Understanding the MapR Data Access Gateway

The MapR Data Access Gateway is a service that acts as a proxy and gateway for translating requests between lightweight client applications and the MapR cluster. For the MEP 5.0 release, the service is used by the MapR Database JSON REST API. Starting in the MEP 6.0 release, the service is also used by the Node.js and Python OJAI clients.

For the OJAI clients that connect to the Data Access Gateway, MapR uses gRPC, an open-source RPC framework, to expose the MapR Database OJAI API to the client. RPC message headers for individual messages are encoded using Protocol Buffers. The message payload is encoded using an OJAI JSON encoding. Depending on whether your MapR cluster has security enabled, TLS is either enabled or disabled, by default, for the gRPC service. When TLS is enabled, the SSL provider is OpenSSL.

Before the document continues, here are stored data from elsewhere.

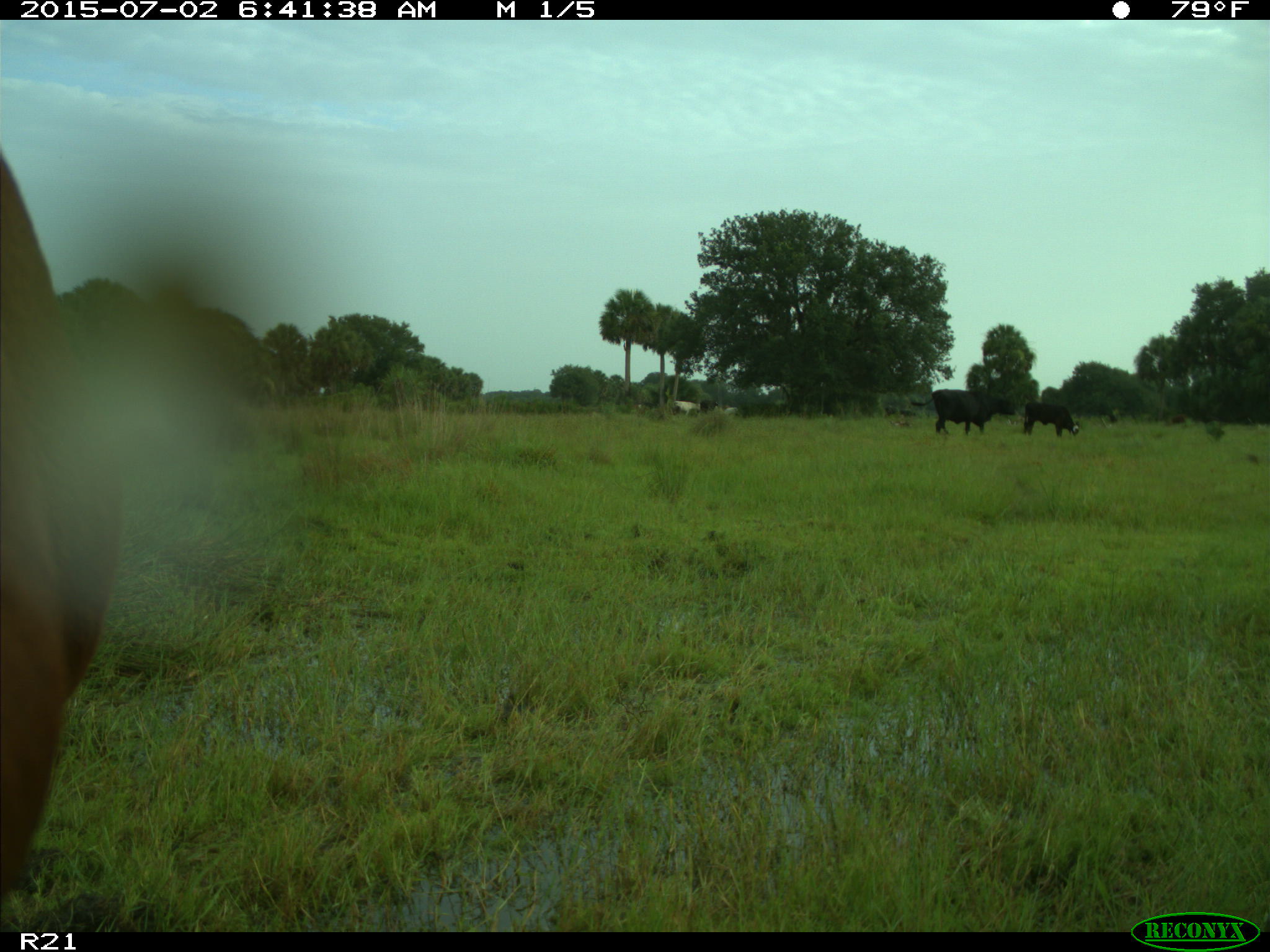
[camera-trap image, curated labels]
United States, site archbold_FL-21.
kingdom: Animalia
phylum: Chordata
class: Mammalia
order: Artiodactyla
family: Bovidae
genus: Bos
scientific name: Bos taurus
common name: domestic cow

The service runs on nodes in your MapR cluster. You can install the service manually or using the MapR Installer. Both installation methods also support upgrades of existing MapR clusters. When installing the service, you can decide the number of nodes to install the service on. The number you need depends on your scalability requirements. Regardless of your scalability requirements, you should install the service on at least two nodes, to provide high availability. To load balance requests and to achieve high availability and failover, you must use an external load balancer. See gRPC Load Balancing for recommendations and best practices when using an external load balancer with gRPC.

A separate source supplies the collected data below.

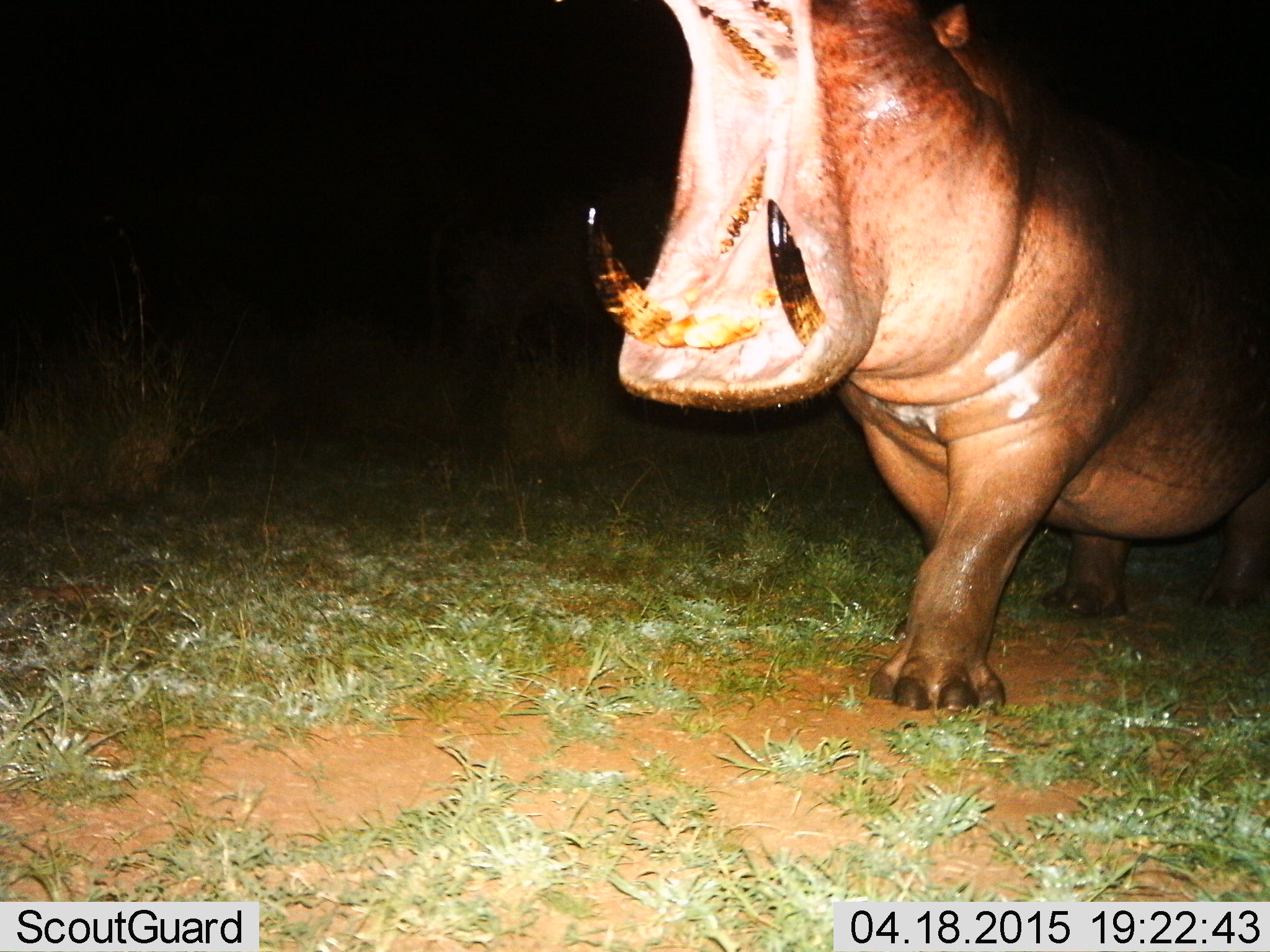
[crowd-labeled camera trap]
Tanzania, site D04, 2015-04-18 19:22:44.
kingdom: Animalia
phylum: Chordata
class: Mammalia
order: Artiodactyla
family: Hippopotamidae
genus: Hippopotamus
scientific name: Hippopotamus amphibius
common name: hippopotamus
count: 1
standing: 50%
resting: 0%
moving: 20%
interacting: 30%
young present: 0%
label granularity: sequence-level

The service runs as user mapr. But, the service issues all data access calls on behalf of the user requesting the data. For example, if user john is running the client application, the service reads data using the authorization of john, not mapr.

All traffic between the Data Access Gateway and other MapR services is encrypted. This is done regardless of whether the underlying MapR file system volume has encryption enabled.

Warden manages the MapR Data Access Gateway. It handles stopping and starting of the service during node failovers and also controls the amount of memory assigned to the service.